The peninsula is part of a larger sacred geography. Lake Tana has about 37 islands and roughly 30 monasteries, and each has its own story. Tana Cherkos, a small island monastery, is said to have sheltered the Ark of the Covenant for 800 years before the relic was moved to Aksum. Dega Estefanos, perched on a hill 100 meters above the lake, holds the mummified remains of five Ethiopian emperors, displayed now in glass-sided coffins. Narga Selassie, Trinity of the Rest, stands on Dek Island, the lake's largest. Debre Maryam is younger, built by Emperor Tewodros in the nineteenth century. Kebran Gabriel, founded in the fourteenth century and rebuilt in the seventeenth, is closed to the public but is often described as the most beautiful of all. Its roof is supported by twelve carved stone pillars, one for each apostle.

A Living Tradition

What makes Zege remarkable is not that it survived. Ethiopia has survived invasions, famines, revolutions, and wars that destroyed cities; the churches on this peninsula were just beyond the reach of Ahmad Gran's sixteenth-century jihad and the Italian bombs of the twentieth century. What makes Zege remarkable is that it remains in use. Monks still chant the liturgy at dawn. Pilgrims still arrive by boat across Lake Tana.
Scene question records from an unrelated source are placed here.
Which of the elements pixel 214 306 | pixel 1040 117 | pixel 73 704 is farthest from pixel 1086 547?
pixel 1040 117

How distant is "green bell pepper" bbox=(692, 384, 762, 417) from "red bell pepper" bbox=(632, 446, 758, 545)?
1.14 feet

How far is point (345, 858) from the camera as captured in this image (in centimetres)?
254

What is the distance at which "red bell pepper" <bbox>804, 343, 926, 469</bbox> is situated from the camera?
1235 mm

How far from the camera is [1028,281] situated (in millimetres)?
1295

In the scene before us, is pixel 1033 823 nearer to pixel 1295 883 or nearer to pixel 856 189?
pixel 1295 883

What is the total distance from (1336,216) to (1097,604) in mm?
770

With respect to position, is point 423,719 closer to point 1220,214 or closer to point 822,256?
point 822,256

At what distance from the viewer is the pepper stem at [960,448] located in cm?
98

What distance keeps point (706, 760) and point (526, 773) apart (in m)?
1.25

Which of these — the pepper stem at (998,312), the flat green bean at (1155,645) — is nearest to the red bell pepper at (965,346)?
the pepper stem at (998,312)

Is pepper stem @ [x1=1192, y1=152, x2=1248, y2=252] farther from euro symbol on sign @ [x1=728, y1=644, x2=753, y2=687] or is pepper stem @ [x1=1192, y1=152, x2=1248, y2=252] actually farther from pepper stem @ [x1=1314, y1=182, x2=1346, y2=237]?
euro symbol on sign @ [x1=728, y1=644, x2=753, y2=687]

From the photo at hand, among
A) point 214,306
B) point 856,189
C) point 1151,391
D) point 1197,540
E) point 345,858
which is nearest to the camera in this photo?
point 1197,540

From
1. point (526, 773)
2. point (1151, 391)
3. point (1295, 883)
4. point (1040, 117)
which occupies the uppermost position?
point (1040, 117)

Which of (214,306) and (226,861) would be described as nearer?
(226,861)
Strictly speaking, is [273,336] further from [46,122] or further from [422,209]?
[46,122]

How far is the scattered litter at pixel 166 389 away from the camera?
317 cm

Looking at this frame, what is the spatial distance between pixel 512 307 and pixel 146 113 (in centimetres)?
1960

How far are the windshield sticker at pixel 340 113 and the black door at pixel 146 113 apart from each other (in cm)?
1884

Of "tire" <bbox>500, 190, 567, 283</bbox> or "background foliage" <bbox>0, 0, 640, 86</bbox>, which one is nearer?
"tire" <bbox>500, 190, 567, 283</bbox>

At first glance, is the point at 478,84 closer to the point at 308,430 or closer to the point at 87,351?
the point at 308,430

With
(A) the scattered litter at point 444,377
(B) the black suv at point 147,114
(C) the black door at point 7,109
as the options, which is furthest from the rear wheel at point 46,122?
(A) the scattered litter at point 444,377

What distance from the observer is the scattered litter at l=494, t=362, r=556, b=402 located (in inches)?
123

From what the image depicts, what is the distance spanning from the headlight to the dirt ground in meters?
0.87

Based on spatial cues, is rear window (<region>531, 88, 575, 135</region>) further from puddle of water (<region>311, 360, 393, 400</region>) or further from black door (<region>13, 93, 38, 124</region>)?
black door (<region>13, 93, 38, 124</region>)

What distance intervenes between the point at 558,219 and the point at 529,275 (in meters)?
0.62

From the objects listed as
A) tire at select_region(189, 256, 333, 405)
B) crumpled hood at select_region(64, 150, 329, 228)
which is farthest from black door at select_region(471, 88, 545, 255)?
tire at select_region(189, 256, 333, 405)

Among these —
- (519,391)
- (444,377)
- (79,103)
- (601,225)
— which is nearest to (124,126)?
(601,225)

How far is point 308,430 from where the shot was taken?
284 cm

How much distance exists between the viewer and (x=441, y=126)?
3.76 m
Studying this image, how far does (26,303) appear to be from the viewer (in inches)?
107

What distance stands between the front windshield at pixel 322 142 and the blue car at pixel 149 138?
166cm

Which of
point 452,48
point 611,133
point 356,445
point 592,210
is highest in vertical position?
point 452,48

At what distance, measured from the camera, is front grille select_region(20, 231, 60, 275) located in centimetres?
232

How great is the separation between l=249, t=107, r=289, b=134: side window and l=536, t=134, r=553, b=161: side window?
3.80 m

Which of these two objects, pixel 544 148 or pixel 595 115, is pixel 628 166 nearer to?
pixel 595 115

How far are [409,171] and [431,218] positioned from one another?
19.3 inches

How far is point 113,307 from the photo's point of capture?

Coffee still grows wild in the forest outside the church walls. The Zeghie Satekela Museum preserves hand-crafted objects and musical instruments that local communities still play at festivals. The ostrich eggs are still on the roof peaks. The Blue Nile still flows out of Lake Tana, heading for Khartoum and Cairo, passing by this forested peninsula that has been sacred since 1264.

From the Air

Coordinates: 11.70°N, 37.33°E. On the southern shore of Lake Tana, 32 km from Bahir Dar. Lake Tana is a dominant water feature visible from high altitude. Bahir Dar Airport (HABD) is the nearest airfield. Recommended viewing altitude: 8,000-12,000 feet AGL for scenic overflight. Expect afternoon convective activity over the lake during the June-September kiremt rains.